** start TEXT SHOWN **
Thomas Chilton (July 30, 1798 – August 15, 1854) was a U.S. Representative from Kentucky, a prominent Baptist clergyman, and the ghost writer of David Crockett's autobiography.

Born near Lancaster, Kentucky, a son of Rev. Thomas John Chilton and Margaret Bledsoe, Chilton attended schools in Paris, Kentucky. One week before his seventeenth birthday he married and commenced study for ordination as a Baptist minister. Simultaneously he began studying for the bar with Jesse Bledsoe, a maternal uncle. After setting up a law practice in Owingsville he was elected to the State House of Representatives at age 21. Chilton became enamored of the political persona of Andrew Jackson and carried Jackson's banner to the Twenty-first Congress from Elizabeth, Kentucky. Chilton was first seated in the U.S. House of Representatives on January 11, 1828.

In Washington, DC Chilton took residence at the boarding house of Mary Ball. He was lodged in the same room as a Representative from Tennessee, named David Crockett. The two men rapidly became friends and would spend the better part of the next six years acting in political concert. The most significant event they shared was disillusion with Andrew Jackson, and abandonment of his political party in March 1830. Chilton failed in his bid for reelection to the Twenty-second Congress but was elected as an Anti-Jacksonian to the Twenty-third Congress. By the end of that term both Chilton and Crockett were tired of dealing with the Jackson machine and associated dirty tricks. The two men were glad to turn their backs on Washington. In 1835 Chilton chose to resume the Baptist ministry in addition to law practice. He owned slaves.
** end TEXT SHOWN **
** start DATA ENTRIES **
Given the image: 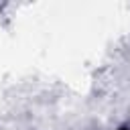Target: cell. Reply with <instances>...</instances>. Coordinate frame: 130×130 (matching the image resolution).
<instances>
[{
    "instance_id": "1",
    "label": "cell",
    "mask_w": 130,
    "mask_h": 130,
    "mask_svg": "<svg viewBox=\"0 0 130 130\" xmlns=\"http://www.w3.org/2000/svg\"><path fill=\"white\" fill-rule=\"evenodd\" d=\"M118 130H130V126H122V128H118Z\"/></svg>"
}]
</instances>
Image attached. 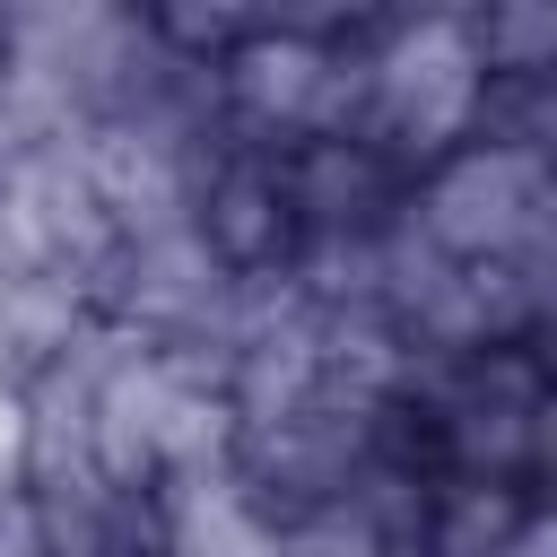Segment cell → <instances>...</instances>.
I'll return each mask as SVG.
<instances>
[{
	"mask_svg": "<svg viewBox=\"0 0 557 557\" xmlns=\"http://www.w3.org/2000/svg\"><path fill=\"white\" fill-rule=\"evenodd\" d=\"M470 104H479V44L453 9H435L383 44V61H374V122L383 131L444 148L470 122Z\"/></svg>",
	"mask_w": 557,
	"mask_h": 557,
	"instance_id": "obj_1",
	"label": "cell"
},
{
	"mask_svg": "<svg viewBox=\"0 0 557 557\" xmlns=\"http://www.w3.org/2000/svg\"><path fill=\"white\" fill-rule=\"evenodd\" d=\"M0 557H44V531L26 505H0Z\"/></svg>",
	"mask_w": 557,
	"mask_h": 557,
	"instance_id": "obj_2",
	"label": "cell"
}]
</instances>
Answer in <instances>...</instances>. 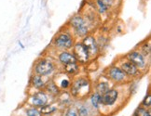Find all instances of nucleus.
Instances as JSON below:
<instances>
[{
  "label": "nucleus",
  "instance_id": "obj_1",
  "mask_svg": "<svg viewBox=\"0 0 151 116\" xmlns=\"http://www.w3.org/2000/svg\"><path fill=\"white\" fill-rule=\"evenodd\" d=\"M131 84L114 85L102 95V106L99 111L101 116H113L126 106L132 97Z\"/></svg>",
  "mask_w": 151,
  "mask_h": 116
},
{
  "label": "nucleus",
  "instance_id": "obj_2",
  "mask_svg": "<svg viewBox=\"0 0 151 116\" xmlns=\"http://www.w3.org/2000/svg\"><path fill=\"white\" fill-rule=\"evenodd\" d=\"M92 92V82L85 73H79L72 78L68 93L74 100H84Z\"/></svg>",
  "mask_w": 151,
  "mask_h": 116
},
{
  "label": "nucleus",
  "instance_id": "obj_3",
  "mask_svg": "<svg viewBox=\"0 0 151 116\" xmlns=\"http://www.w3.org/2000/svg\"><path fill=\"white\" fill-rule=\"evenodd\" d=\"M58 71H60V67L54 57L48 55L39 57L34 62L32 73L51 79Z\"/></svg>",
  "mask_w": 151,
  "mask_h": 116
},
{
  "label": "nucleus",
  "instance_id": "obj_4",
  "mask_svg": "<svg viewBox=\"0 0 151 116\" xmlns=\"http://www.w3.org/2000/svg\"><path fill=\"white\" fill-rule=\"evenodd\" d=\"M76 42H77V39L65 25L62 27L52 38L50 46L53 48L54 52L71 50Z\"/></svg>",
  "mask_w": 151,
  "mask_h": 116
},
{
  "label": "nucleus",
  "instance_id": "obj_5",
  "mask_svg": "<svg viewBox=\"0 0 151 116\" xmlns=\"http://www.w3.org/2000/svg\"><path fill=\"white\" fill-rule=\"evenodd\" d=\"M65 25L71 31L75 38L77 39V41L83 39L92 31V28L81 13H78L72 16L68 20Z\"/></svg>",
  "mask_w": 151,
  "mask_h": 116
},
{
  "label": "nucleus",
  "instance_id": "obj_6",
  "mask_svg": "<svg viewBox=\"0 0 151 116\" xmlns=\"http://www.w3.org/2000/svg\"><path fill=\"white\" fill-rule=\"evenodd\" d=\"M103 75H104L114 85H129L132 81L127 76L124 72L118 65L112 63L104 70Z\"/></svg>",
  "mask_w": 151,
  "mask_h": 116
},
** end DATA ENTRIES **
| WHAT IS ASKED |
[1] Quote the text about Thomas Chilton word for word, starting with "Thomas Chilton (July" and going on through "David Crockett's autobiography.".
[2] Condense the paragraph of the Thomas Chilton text that begins "Born near Lancaster, Kentucky" into a shorter version that retains its main facts.

| SOLUTIONS TO THE EXERCISE |
[1]
Thomas Chilton (July 30, 1798 – August 15, 1854) was a U.S. Representative from Kentucky, a prominent Baptist clergyman, and the ghost writer of David Crockett's autobiography.

[2] Born near Lancaster, Kentucky, to Rev. Thomas John Chilton and Margaret Bledsoe, Chilton was schooled in Paris, Kentucky. One week before turning seventeen he married and began preparing for ordination as a Baptist minister. At the same time he studied law under his maternal uncle, Jesse Bledsoe. He practiced law in Owingsville and entered the State House of Representatives at 21. As an admirer of Andrew Jackson, he went to the Twenty-first Congress from Elizabeth, Kentucky, and was first seated in the U.S. House on January 11, 1828.